程溪笑着说,“就我之前认识的唐学长,他之前是大学会的会长,人脉挺广的,和前两届的前辈张丹师姐有点交情,张丹师姐下半年要和她老师进一个民国剧担任服装指导,她们还缺一个助理,唐学长推荐了我过去,我把画稿发给张丹师姐了,她们同意我十一月份进剧组帮忙。”
“那个唐学长不会是喜欢你吧。”程玥问。
“唐学长人挺好的,之前和我告白过,不过我拒绝了他,他也挺大度,说做不成恋人可以做朋友,多认识一个人,说不定将来多一条出路,他还说他很看好我,我觉得他很有眼光。”

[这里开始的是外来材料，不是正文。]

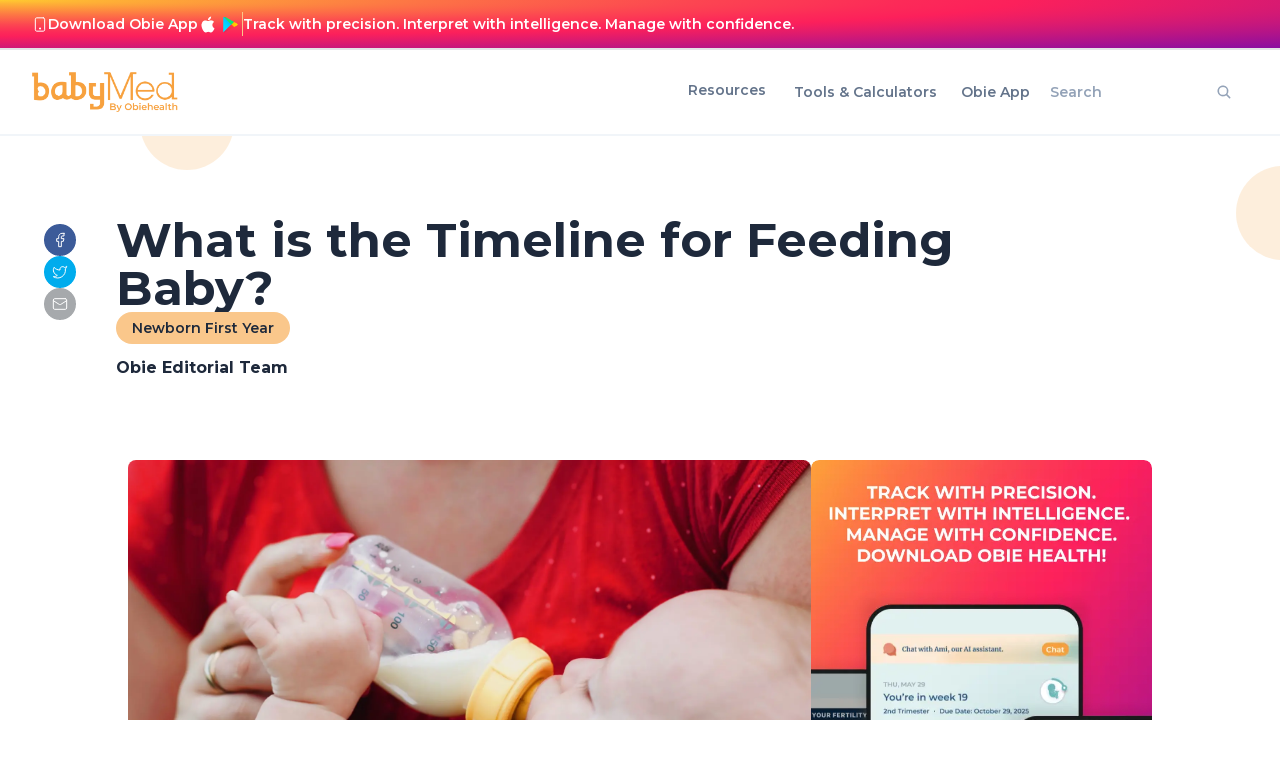

--- FILE ---
content_type: text/html; charset=utf-8
request_url: https://www.google.com/recaptcha/api2/aframe
body_size: 268
content:
<!DOCTYPE HTML><html><head><meta http-equiv="content-type" content="text/html; charset=UTF-8"></head><body><script nonce="HMSTR2ZD7HXcnY9MBLiAFg">/** Anti-fraud and anti-abuse applications only. See google.com/recaptcha */ try{var clients={'sodar':'https://pagead2.googlesyndication.com/pagead/sodar?'};window.addEventListener("message",function(a){try{if(a.source===window.parent){var b=JSON.parse(a.data);var c=clients[b['id']];if(c){var d=document.createElement('img');d.src=c+b['params']+'&rc='+(localStorage.getItem("rc::a")?sessionStorage.getItem("rc::b"):"");window.document.body.appendChild(d);sessionStorage.setItem("rc::e",parseInt(sessionStorage.getItem("rc::e")||0)+1);localStorage.setItem("rc::h",'1768970895995');}}}catch(b){}});window.parent.postMessage("_grecaptcha_ready", "*");}catch(b){}</script></body></html>

--- FILE ---
content_type: text/css; charset=utf-8
request_url: https://www.babymed.com/_next/static/css/478d1d222cf943b5.css?dpl=dpl_BGWQumEBgNpKknuNAKJuEVojdVbM
body_size: 836
content:
.image_image__uj_PW{position:relative;width:100%}.image_image__uj_PW>*{width:100%!important}.image_image__uj_PW *{position:relative!important}.image_fitHeight__w9ebB{height:100%;width:-moz-fit-content;width:fit-content}.image_imageChild__IBhV2{position:absolute!important;overflow:hidden;height:inherit}.icons_fullWidth__C1VCT{height:98px;width:105px}.icons_is-left__axxwW{left:0;padding-right:20px}.icons_is-right__mpO4r{right:0;padding-left:20px}.icons_is-top__iASn3{top:0;padding-bottom:20px}.icons_is-bottom__mx97A{bottom:0;padding-top:20px}.FooterNav_copyright__BD8eA,.FooterNav_learnMore__xa_ux,.FooterNav_logo___Evtt{display:flex;align-items:center;justify-content:center;text-align:center}.FooterNav_copyright__BD8eA{padding:10px}.header_root__TA06I{gap:97px;z-index:100;position:sticky;top:0;background:#fff}.header_navCenterLinksContainer__DDRdg{display:flex;margin:20px 8px 20px 20px}.header_smRoot__tYva3{z-index:100;position:sticky;background:#fff}.header_item__Fk6fi{transition:-webkit-text-decoration .1s ease;transition:text-decoration .1s ease;transition:text-decoration .1s ease,-webkit-text-decoration .1s ease}.header_navLinks__9vMKe{color:#64748b;text-decoration:none;font-weight:600}@font-face{font-family:__Montserrat_069ab3;font-style:normal;font-weight:100 900;font-display:swap;src:url(/_next/static/media/b1f344208eb4edfe-s.woff2) format("woff2");unicode-range:u+0460-052f,u+1c80-1c8a,u+20b4,u+2de0-2dff,u+a640-a69f,u+fe2e-fe2f}@font-face{font-family:__Montserrat_069ab3;font-style:normal;font-weight:100 900;font-display:swap;src:url(/_next/static/media/48e2044251ef3125-s.woff2) format("woff2");unicode-range:u+0301,u+0400-045f,u+0490-0491,u+04b0-04b1,u+2116}@font-face{font-family:__Montserrat_069ab3;font-style:normal;font-weight:100 900;font-display:swap;src:url(/_next/static/media/bf24a9759715e608-s.woff2) format("woff2");unicode-range:u+0102-0103,u+0110-0111,u+0128-0129,u+0168-0169,u+01a0-01a1,u+01af-01b0,u+0300-0301,u+0303-0304,u+0308-0309,u+0323,u+0329,u+1ea0-1ef9,u+20ab}@font-face{font-family:__Montserrat_069ab3;font-style:normal;font-weight:100 900;font-display:swap;src:url(/_next/static/media/1f173e5e25f3efee-s.woff2) format("woff2");unicode-range:u+0100-02ba,u+02bd-02c5,u+02c7-02cc,u+02ce-02d7,u+02dd-02ff,u+0304,u+0308,u+0329,u+1d00-1dbf,u+1e00-1e9f,u+1ef2-1eff,u+2020,u+20a0-20ab,u+20ad-20c0,u+2113,u+2c60-2c7f,u+a720-a7ff}@font-face{font-family:__Montserrat_069ab3;font-style:normal;font-weight:100 900;font-display:swap;src:url(/_next/static/media/904be59b21bd51cb-s.p.woff2) format("woff2");unicode-range:u+00??,u+0131,u+0152-0153,u+02bb-02bc,u+02c6,u+02da,u+02dc,u+0304,u+0308,u+0329,u+2000-206f,u+20ac,u+2122,u+2191,u+2193,u+2212,u+2215,u+feff,u+fffd}@font-face{font-family:__Montserrat_Fallback_069ab3;src:local("Arial");ascent-override:85.79%;descent-override:22.25%;line-gap-override:0.00%;size-adjust:112.83%}.__className_069ab3{font-family:__Montserrat_069ab3,__Montserrat_Fallback_069ab3;font-style:normal}.__variable_069ab3{--font-mont_serrat:"__Montserrat_069ab3","__Montserrat_Fallback_069ab3"}@font-face{font-family:__Inter_f367f3;font-style:normal;font-weight:100 900;font-display:swap;src:url(/_next/static/media/ba9851c3c22cd980-s.woff2) format("woff2");unicode-range:u+0460-052f,u+1c80-1c8a,u+20b4,u+2de0-2dff,u+a640-a69f,u+fe2e-fe2f}@font-face{font-family:__Inter_f367f3;font-style:normal;font-weight:100 900;font-display:swap;src:url(/_next/static/media/21350d82a1f187e9-s.woff2) format("woff2");unicode-range:u+0301,u+0400-045f,u+0490-0491,u+04b0-04b1,u+2116}@font-face{font-family:__Inter_f367f3;font-style:normal;font-weight:100 900;font-display:swap;src:url(/_next/static/media/c5fe6dc8356a8c31-s.woff2) format("woff2");unicode-range:u+1f??}@font-face{font-family:__Inter_f367f3;font-style:normal;font-weight:100 900;font-display:swap;src:url(/_next/static/media/19cfc7226ec3afaa-s.woff2) format("woff2");unicode-range:u+0370-0377,u+037a-037f,u+0384-038a,u+038c,u+038e-03a1,u+03a3-03ff}@font-face{font-family:__Inter_f367f3;font-style:normal;font-weight:100 900;font-display:swap;src:url(/_next/static/media/df0a9ae256c0569c-s.woff2) format("woff2");unicode-range:u+0102-0103,u+0110-0111,u+0128-0129,u+0168-0169,u+01a0-01a1,u+01af-01b0,u+0300-0301,u+0303-0304,u+0308-0309,u+0323,u+0329,u+1ea0-1ef9,u+20ab}@font-face{font-family:__Inter_f367f3;font-style:normal;font-weight:100 900;font-display:swap;src:url(/_next/static/media/8e9860b6e62d6359-s.woff2) format("woff2");unicode-range:u+0100-02ba,u+02bd-02c5,u+02c7-02cc,u+02ce-02d7,u+02dd-02ff,u+0304,u+0308,u+0329,u+1d00-1dbf,u+1e00-1e9f,u+1ef2-1eff,u+2020,u+20a0-20ab,u+20ad-20c0,u+2113,u+2c60-2c7f,u+a720-a7ff}@font-face{font-family:__Inter_f367f3;font-style:normal;font-weight:100 900;font-display:swap;src:url(/_next/static/media/e4af272ccee01ff0-s.p.woff2) format("woff2");unicode-range:u+00??,u+0131,u+0152-0153,u+02bb-02bc,u+02c6,u+02da,u+02dc,u+0304,u+0308,u+0329,u+2000-206f,u+20ac,u+2122,u+2191,u+2193,u+2212,u+2215,u+feff,u+fffd}@font-face{font-family:__Inter_Fallback_f367f3;src:local("Arial");ascent-override:90.49%;descent-override:22.56%;line-gap-override:0.00%;size-adjust:107.06%}.__className_f367f3{font-family:__Inter_f367f3,__Inter_Fallback_f367f3;font-style:normal}.__variable_f367f3{--font-inter:"__Inter_f367f3","__Inter_Fallback_f367f3"}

程玥失笑,“这个唐学长倒是个八面玲珑的聪明人,难怪能做到学生会长的位置,可惜你要不是和裴晏舟结婚了,倒是能交往一下。”
“姐,你是不是遗憾大学没谈恋爱啊。”程溪打趣。
“我是当时心里有人,不过我毕竟比你大两岁,可以用过来人的经验告诉你,越年轻时的恋爱越简单,你也会少很多顾及,只要单纯的图他对你喜欢就够了。”
程溪和程玥一边做菜,一边聊着感情方面的事。
直到天黑时,门铃响了。
程溪把门打开,裴晏舟站门口,身型高大修长,脸廓俊美,鼻梁挺直,手里拿着一瓶红酒,身上白衬衣搭配黑西裤,衣冠楚楚,矜贵潇洒。

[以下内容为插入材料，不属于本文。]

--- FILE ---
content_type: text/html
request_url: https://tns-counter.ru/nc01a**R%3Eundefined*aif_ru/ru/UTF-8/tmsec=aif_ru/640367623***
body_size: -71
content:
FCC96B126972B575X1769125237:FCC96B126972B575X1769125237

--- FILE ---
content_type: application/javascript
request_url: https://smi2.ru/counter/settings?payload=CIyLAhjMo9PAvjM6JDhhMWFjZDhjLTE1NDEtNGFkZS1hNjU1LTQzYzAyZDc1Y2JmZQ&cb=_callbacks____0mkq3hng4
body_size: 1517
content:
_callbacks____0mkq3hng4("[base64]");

“进来吧。”程溪打开鞋柜,从里面取了一双男士拖鞋放地上。
裴晏舟看了一眼,“没人穿过吧,我有洁癖。”
“我下午新买的。”程溪有点没好气,这人来别人家里做客,还那么多毛病,“要不是因为你,我都不用准备男士的拖鞋。”
裴晏舟扬眉,眼神不动神色的柔和了几分。
厨房就在门口,程玥朝裴晏舟点了点头,这是她第二次和裴晏舟见面,这人气场太强大,面容也冷,她有点庆幸,幸好自己没嫁过去,不然真不知道如何跟裴晏舟相处。
裴晏舟也点了下头,目光落在程玥手头的事上,程玥正在切龙虾肉,细嫩的肉被她切的很碎,边上的虾钳子也全部被她剁成了一根一根,看得出厨艺不错。

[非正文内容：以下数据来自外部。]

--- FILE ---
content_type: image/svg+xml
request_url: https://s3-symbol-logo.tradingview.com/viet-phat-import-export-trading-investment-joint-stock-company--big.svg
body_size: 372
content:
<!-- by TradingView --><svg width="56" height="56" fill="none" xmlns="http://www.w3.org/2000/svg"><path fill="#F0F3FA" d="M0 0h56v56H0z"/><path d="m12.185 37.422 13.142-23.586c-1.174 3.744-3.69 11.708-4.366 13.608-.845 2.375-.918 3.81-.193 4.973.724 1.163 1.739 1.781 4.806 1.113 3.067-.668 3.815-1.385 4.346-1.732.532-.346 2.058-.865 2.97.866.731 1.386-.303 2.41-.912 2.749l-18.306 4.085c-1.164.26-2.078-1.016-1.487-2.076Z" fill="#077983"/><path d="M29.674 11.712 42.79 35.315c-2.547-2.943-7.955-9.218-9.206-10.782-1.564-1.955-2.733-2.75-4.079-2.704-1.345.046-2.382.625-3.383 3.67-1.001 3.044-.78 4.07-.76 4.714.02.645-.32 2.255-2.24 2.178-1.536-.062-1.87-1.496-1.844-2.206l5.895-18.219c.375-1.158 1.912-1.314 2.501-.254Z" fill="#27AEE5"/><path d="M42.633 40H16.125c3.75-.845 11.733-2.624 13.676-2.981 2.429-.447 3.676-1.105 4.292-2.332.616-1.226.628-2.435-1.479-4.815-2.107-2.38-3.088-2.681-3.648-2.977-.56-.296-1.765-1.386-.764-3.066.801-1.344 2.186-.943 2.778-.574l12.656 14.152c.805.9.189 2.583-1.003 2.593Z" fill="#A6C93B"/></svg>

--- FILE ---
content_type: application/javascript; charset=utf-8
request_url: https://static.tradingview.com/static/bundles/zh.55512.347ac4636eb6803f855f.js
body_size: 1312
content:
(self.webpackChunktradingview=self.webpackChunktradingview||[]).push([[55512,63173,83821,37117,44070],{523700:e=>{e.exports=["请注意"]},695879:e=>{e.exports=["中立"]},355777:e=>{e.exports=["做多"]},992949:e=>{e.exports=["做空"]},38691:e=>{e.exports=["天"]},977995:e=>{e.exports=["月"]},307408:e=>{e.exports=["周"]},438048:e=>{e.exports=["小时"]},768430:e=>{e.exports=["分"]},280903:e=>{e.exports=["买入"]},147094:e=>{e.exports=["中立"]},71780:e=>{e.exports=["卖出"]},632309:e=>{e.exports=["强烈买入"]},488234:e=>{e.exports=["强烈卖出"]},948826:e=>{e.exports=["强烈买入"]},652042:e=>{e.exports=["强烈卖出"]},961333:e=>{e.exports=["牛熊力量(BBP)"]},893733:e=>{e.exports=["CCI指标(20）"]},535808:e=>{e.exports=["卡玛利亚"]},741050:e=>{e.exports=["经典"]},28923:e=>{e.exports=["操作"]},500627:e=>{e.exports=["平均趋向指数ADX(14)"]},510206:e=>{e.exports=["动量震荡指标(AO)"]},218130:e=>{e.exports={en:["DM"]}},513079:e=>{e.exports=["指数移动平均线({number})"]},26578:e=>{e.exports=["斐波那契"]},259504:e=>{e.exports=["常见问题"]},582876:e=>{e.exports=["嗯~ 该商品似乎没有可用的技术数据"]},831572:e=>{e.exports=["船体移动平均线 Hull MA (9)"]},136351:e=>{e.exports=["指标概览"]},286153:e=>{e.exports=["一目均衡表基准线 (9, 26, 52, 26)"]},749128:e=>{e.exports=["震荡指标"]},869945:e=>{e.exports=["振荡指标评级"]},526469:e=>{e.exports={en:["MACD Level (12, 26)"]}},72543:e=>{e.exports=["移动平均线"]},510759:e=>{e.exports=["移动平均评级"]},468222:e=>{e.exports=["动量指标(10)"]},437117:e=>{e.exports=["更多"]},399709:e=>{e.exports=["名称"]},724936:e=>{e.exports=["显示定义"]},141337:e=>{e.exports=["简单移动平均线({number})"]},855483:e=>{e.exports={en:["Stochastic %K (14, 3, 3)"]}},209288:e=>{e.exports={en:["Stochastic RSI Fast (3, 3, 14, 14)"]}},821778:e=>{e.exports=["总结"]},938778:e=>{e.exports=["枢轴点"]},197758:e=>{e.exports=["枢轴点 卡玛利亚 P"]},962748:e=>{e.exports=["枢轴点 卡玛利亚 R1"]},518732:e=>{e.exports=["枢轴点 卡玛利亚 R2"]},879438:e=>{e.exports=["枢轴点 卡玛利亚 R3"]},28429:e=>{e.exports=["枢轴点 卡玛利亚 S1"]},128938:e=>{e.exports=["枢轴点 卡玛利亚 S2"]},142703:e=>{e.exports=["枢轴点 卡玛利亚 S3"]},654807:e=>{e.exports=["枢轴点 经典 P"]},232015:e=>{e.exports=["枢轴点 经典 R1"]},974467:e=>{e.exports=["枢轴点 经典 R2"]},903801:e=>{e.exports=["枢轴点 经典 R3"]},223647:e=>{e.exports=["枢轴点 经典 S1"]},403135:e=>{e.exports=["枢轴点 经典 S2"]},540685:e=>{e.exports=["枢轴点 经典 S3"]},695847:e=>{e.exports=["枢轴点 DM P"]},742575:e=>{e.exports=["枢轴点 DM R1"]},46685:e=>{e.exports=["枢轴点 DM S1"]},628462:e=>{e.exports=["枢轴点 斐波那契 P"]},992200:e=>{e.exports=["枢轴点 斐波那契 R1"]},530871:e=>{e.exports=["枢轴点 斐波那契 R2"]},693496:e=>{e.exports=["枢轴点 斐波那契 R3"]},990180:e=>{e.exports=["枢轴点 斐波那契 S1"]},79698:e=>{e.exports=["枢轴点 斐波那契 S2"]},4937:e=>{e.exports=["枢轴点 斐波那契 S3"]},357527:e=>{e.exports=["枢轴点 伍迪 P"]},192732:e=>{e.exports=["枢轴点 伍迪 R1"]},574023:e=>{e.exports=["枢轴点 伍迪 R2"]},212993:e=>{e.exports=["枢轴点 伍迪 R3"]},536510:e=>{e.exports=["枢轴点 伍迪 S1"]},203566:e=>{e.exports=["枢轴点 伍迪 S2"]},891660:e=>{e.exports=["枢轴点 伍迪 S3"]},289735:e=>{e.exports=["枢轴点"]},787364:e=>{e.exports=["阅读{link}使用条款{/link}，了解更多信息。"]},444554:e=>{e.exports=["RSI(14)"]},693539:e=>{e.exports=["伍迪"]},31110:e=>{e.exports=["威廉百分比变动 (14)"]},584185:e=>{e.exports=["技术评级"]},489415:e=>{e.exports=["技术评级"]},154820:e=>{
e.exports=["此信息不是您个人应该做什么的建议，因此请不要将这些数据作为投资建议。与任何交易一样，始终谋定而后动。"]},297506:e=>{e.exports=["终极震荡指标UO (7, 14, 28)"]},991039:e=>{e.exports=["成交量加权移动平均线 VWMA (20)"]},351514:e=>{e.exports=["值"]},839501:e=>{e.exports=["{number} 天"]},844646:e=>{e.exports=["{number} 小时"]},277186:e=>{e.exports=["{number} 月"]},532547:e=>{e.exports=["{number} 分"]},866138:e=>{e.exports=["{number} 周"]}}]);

“我打算拿虾肉包点饺子,剩下的做刺生。”程玥解释了一句。
裴晏舟心里赞赏程玥贤惠,钢琴弹的不错,有才华,韩启林这个妻子其实娶的比之前的沈虞要好多了,也不知道他们夫妻俩在闹什么。
他把带来的红酒递给程溪。
程溪现在看到酒就尴尬了,“你干嘛带酒啊。”
明知道她酒量不好,上次喝一点,都差点和他睡了。